Material provided Block Start
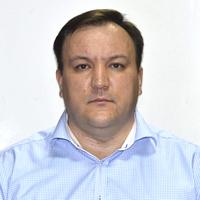 airat-raziapov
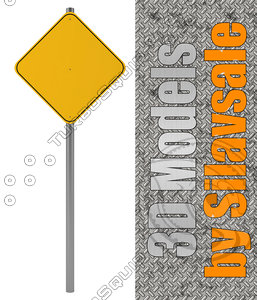 3d model orange traffic sign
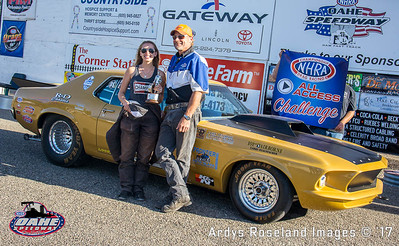 Carly Jo Ellingson, Rapid City, SD , 2017 NHRA  All Access Challenge Pro ET Champion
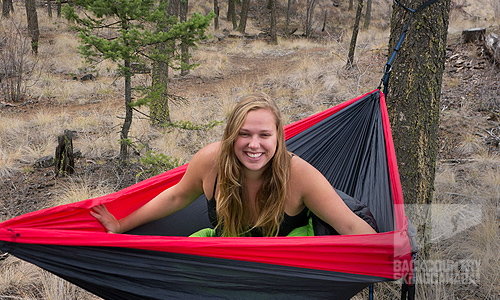 s review com ultralight hammock sub eno yet camping tested lightest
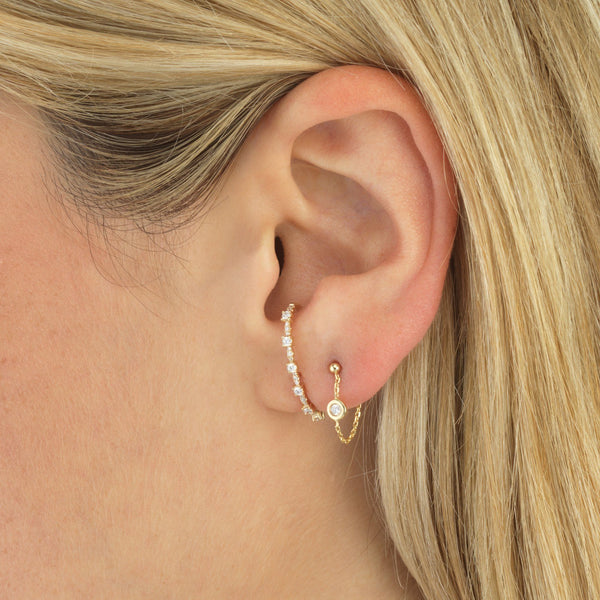 Diamond Chain Stud Earring 14K - Adina's Jewels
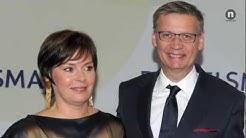 Günther Jauch privat: So geheim lebt der Moderator zwischen Familie und eigenem Weingut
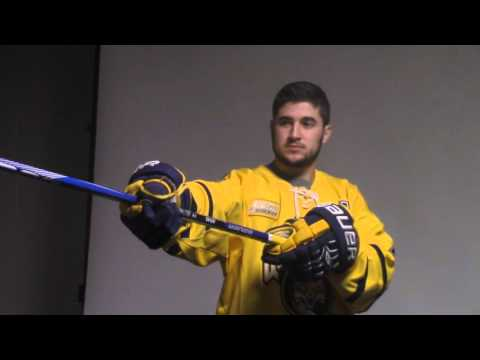 Quinnipiac Men's Ice Hockey: Behind the Scenes at the Frozen Four
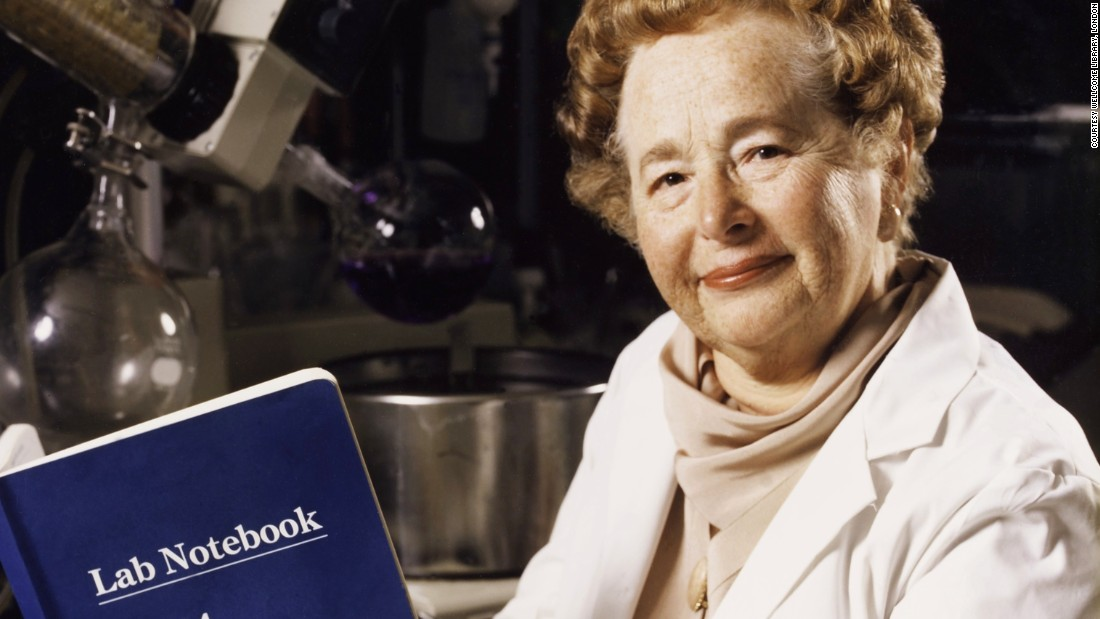 Gertrude Elion (1918-1999) was a U.S. biochemist. Her research led to the development of many drugs, including ones used to treat malaria, herpes, meningitis and leukemia. In 1988, Elion, together with George Hitchings and Sir James Black, received the Nobel Prize in Physiology or Medicine for their insight into the principles of drug treatments. She later became the first female to be inducted into the National Inventors Hall of Fame.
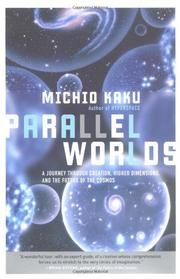Cover art for PARALLEL WORLDS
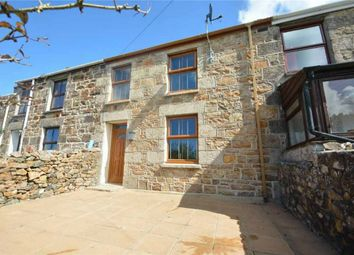 3 bed cottage for sale in Tuckingmill, Camborne, Cornwall TR14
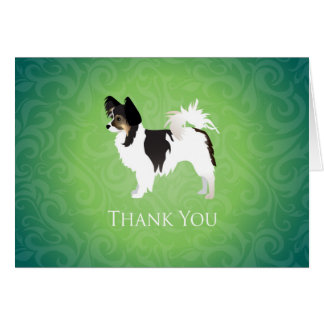 Long-haired Chihuahua Thank You Design Greeting Card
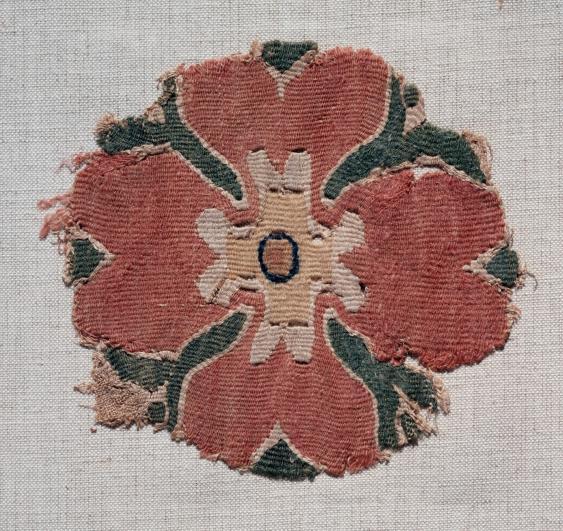 Fragment einer Decke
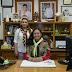 Scout Karla Patricia Sandoval Capetillo, presidenta del DIF Yucatán por un día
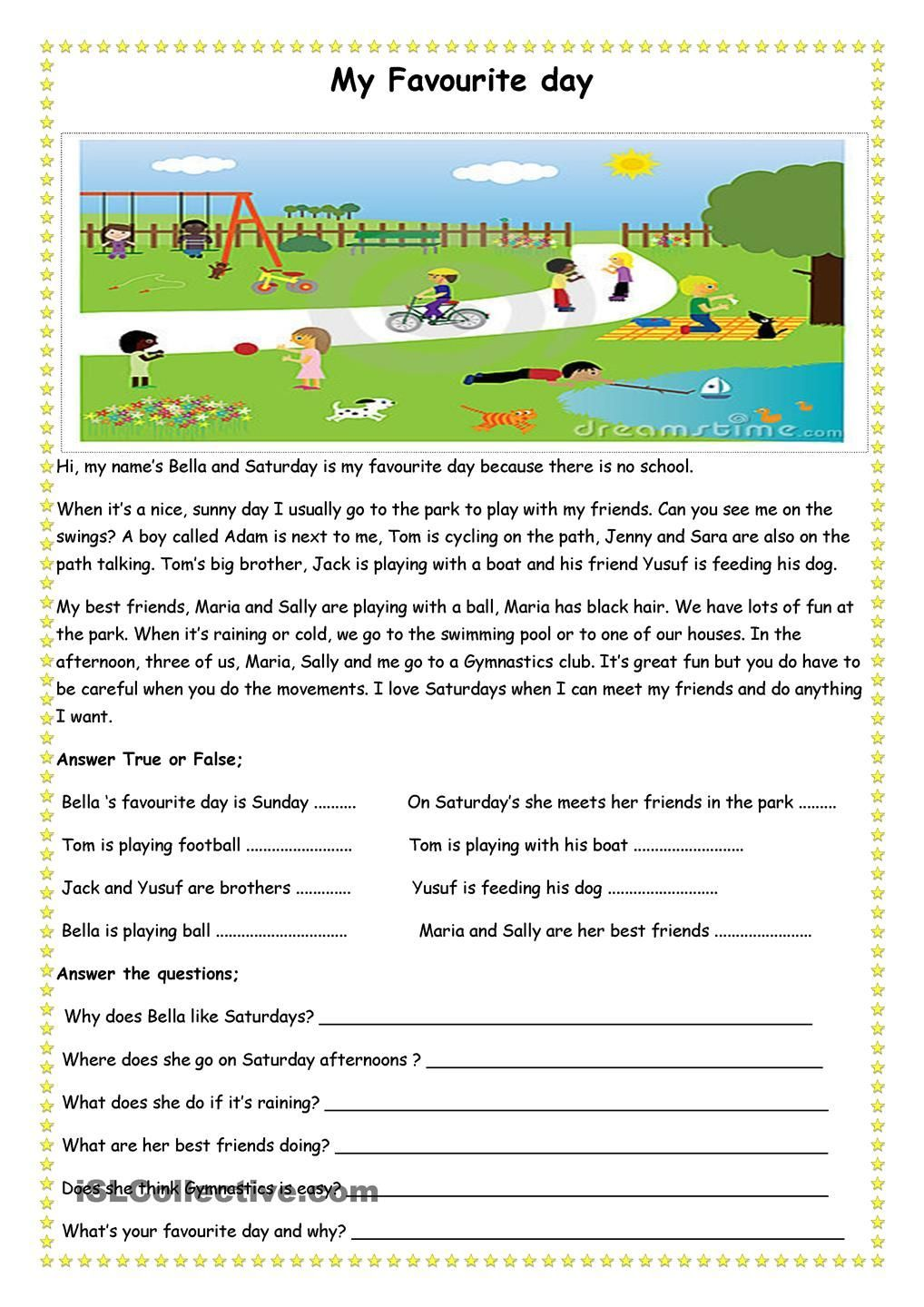 My Favourite Day Teach Reading Comprehension Worksheets English Reading Comprehension Worksheets Comprehension Worksheets Reading Comprehension [ 1440 x 1018 Pixel ]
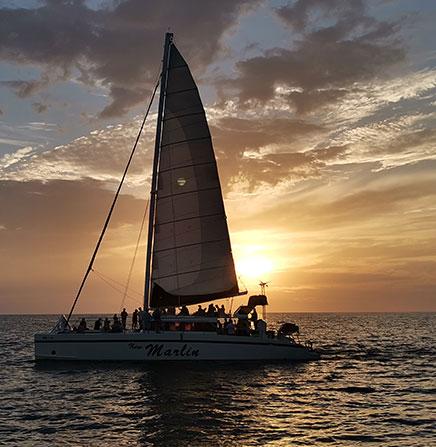 Catamaran Sunset Tour in the Pacific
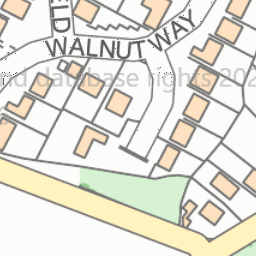 Map tile 42178.31523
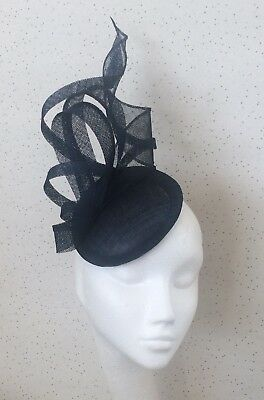 Navy Wedding Fascinator Navy Fascinator Pillbox Hatinator Navy Blue Ascot Hat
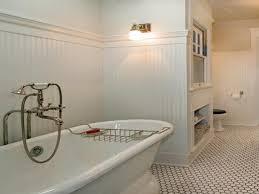 old bath tubs subway tile bathroom ideas bungalow bathroom tile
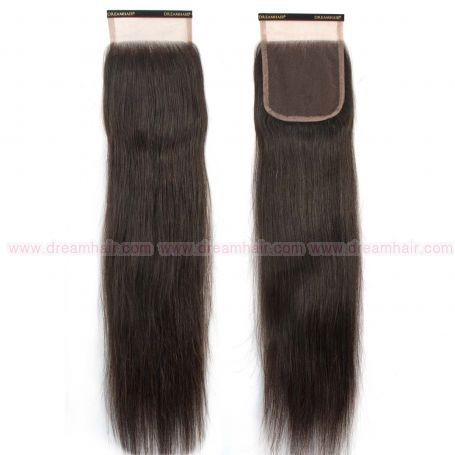 DreamHair Closure Straight 45cm 1B#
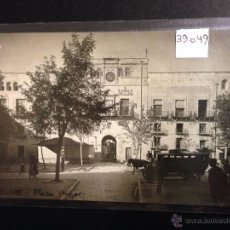 Postales: ELCHE - PLAZA MAYOR - FOTOGRAFICA - (39049). Lote 52978595
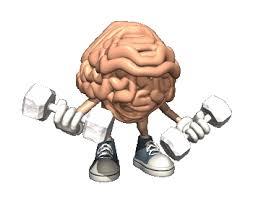 7 Cara Cemerlangkan Otak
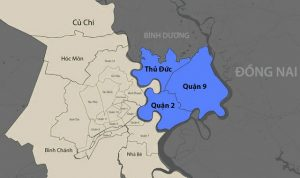 Thành phố Thủ Đức được hợp nhất bởi 3 quận (Quận Thủ Đức, Quận 9, Quận 2)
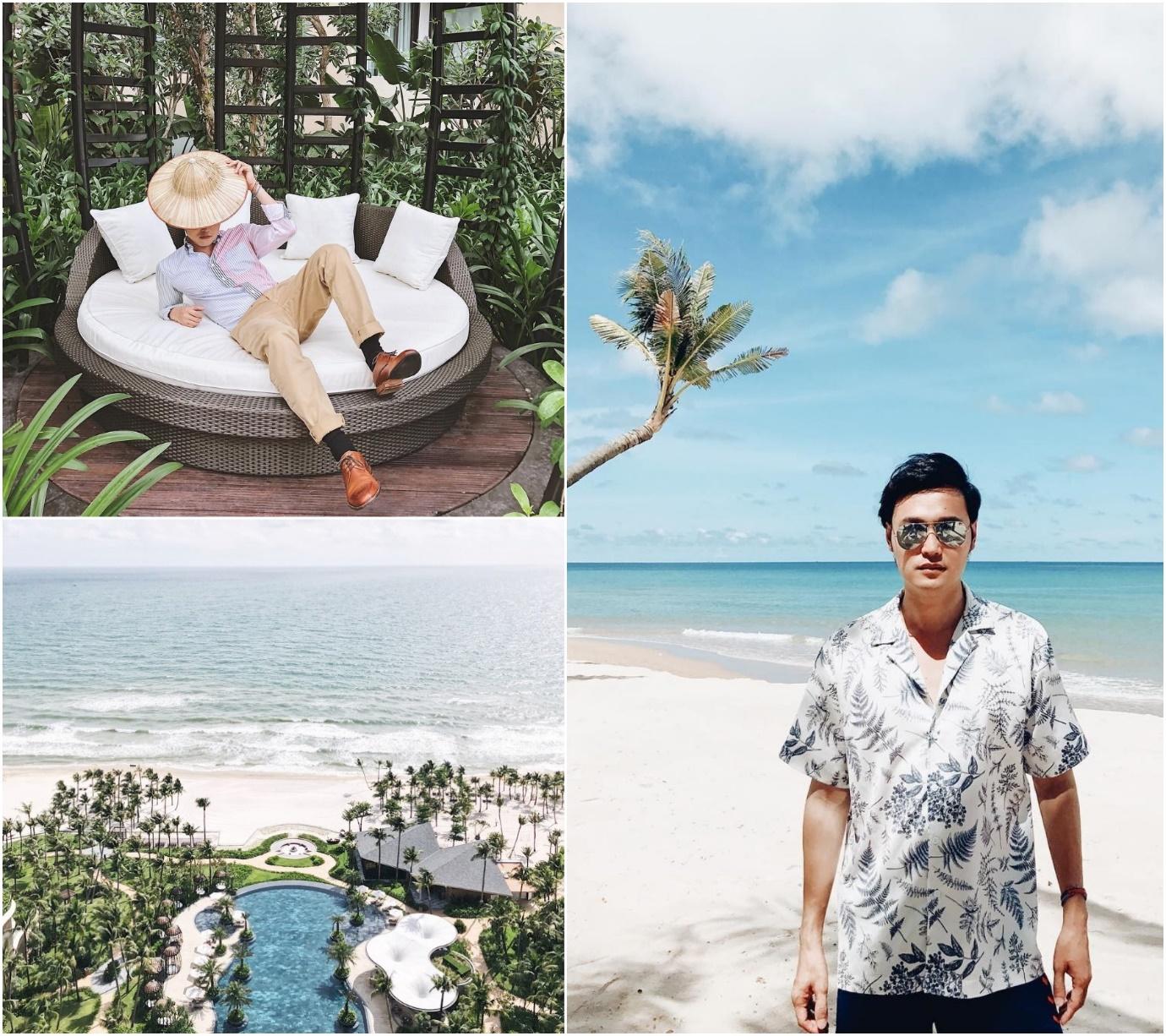 Địa điểm check-in sang chảnh, điểm danh InterContinental Phú Quốc - Ảnh 2.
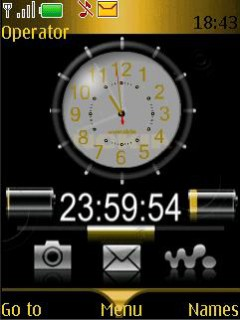Clock Cool Mobile Theme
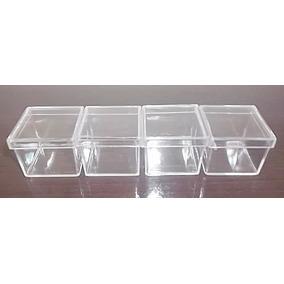 Caixinha Acrílica 4x4x3,3cm Transparente 120 Unidades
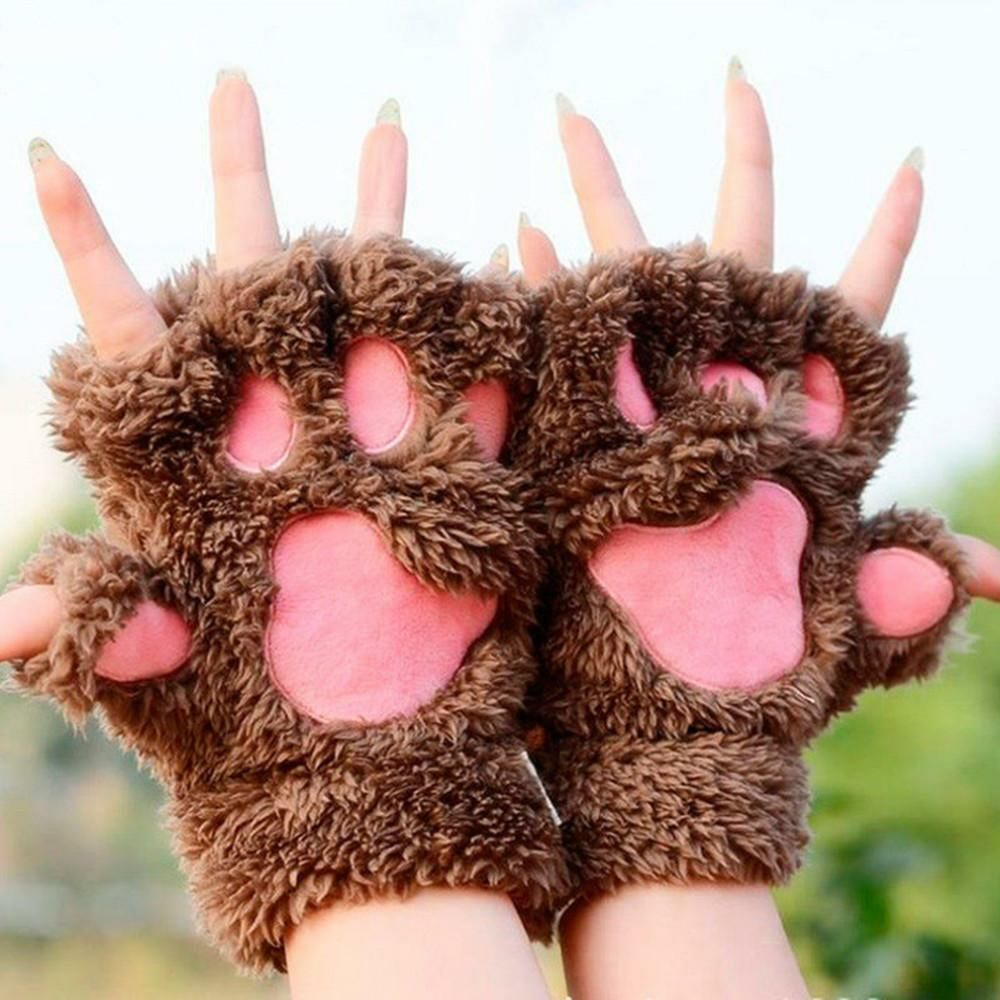 Cute Kawaii Paw Fingerless Gloves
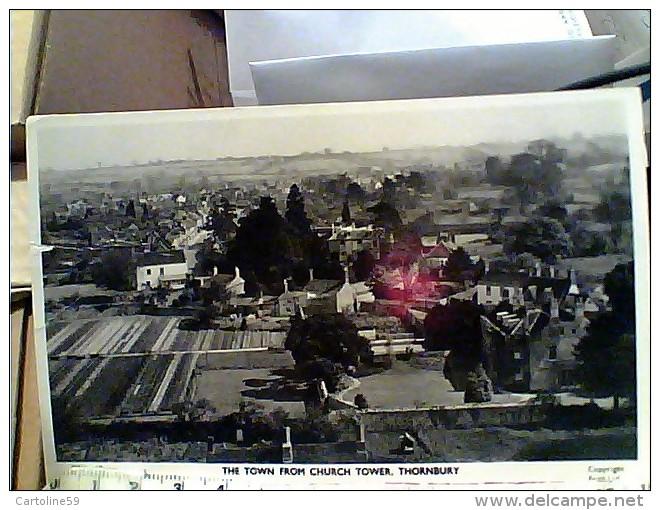 ENGLAND Thornbury The TOWN  Church TOWER Gloucestershire  V1957 FB6514 - Inghilterra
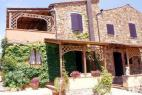 location proche de Chiusdino en Toscane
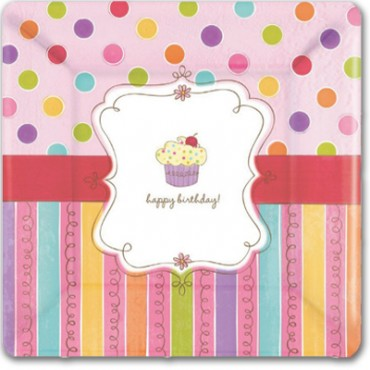 Тарелки квадратные сладкий праздник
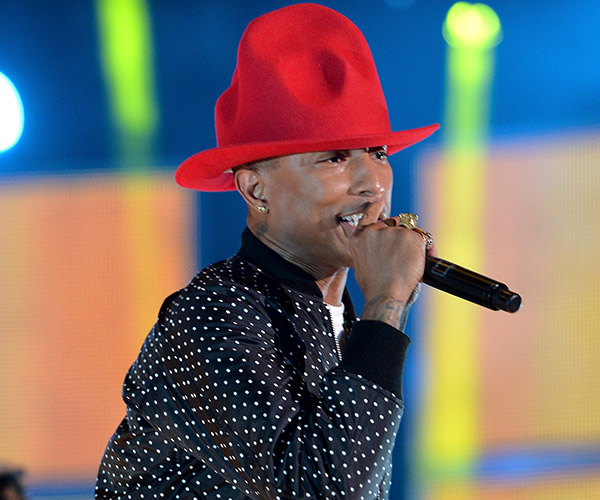 Pharrell Williams (Mike Coppola/Getty Images)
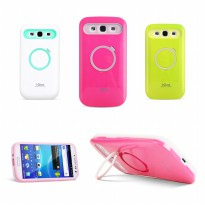iGLow CASE SAMSUNG dan iPhone Brand iGlow in the dark iPhone 4/4s/5/5s Samsung note2/3 Samsung S3/S4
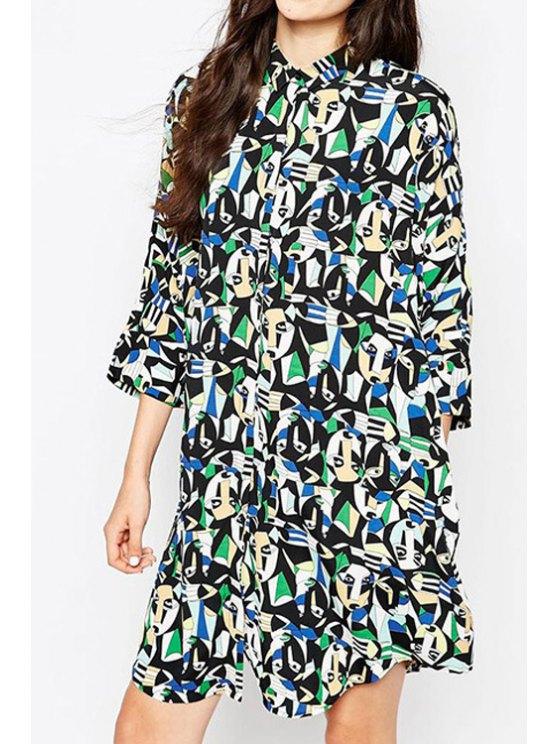 online Abstract Print 3/4 Sleeve Shirt Dress - BLACK S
Material provided Block End
Write out the records in full and exactly, omitting the pictures they hold.

■ **Solution**
 airat-raziapov
 3d model orange traffic sign
 Carly Jo Ellingson, Rapid City, SD , 2017 NHRA  All Access Challenge Pro ET Champion
 s review com ultralight hammock sub eno yet camping tested lightest
 Diamond Chain Stud Earring 14K - Adina's Jewels
 Günther Jauch privat: So geheim lebt der Moderator zwischen Familie und eigenem Weingut
 Quinnipiac Men's Ice Hockey: Behind the Scenes at the Frozen Four
 Gertrude Elion (1918-1999) was a U.S. biochemist. Her research led to the development of many drugs, including ones used to treat malaria, herpes, meningitis and leukemia. In 1988, Elion, together with George Hitchings and Sir James Black, received the Nobel Prize in Physiology or Medicine for their insight into the principles of drug treatments. She later became the first female to be inducted into the National Inventors Hall of Fame.
Cover art for PARALLEL WORLDS
 3 bed cottage for sale in Tuckingmill, Camborne, Cornwall TR14
 Long-haired Chihuahua Thank You Design Greeting Card
 Fragment einer Decke
 Scout Karla Patricia Sandoval Capetillo, presidenta del DIF Yucatán por un día
 My Favourite Day Teach Reading Comprehension Worksheets English Reading Comprehension Worksheets Comprehension Worksheets Reading Comprehension [ 1440 x 1018 Pixel ]
 Catamaran Sunset Tour in the Pacific
 Map tile 42178.31523
 Navy Wedding Fascinator Navy Fascinator Pillbox Hatinator Navy Blue Ascot Hat
 old bath tubs subway tile bathroom ideas bungalow bathroom tile
 DreamHair Closure Straight 45cm 1B#
 Postales: ELCHE - PLAZA MAYOR - FOTOGRAFICA - (39049). Lote 52978595
 7 Cara Cemerlangkan Otak
 Thành phố Thủ Đức được hợp nhất bởi 3 quận (Quận Thủ Đức, Quận 9, Quận 2)
 Địa điểm check-in sang chảnh, điểm danh InterContinental Phú Quốc - Ảnh 2.
Clock Cool Mobile Theme
 Caixinha Acrílica 4x4x3,3cm Transparente 120 Unidades
 Cute Kawaii Paw Fingerless Gloves
 ENGLAND Thornbury The TOWN  Church TOWER Gloucestershire  V1957 FB6514 - Inghilterra
 location proche de Chiusdino en Toscane
 Тарелки квадратные сладкий праздник
 Pharrell Williams (Mike Coppola/Getty Images)
iGLow CASE SAMSUNG dan iPhone Brand iGlow in the dark iPhone 4/4s/5/5s Samsung note2/3 Samsung S3/S4
 online Abstract Print 3/4 Sleeve Shirt Dress - BLACK S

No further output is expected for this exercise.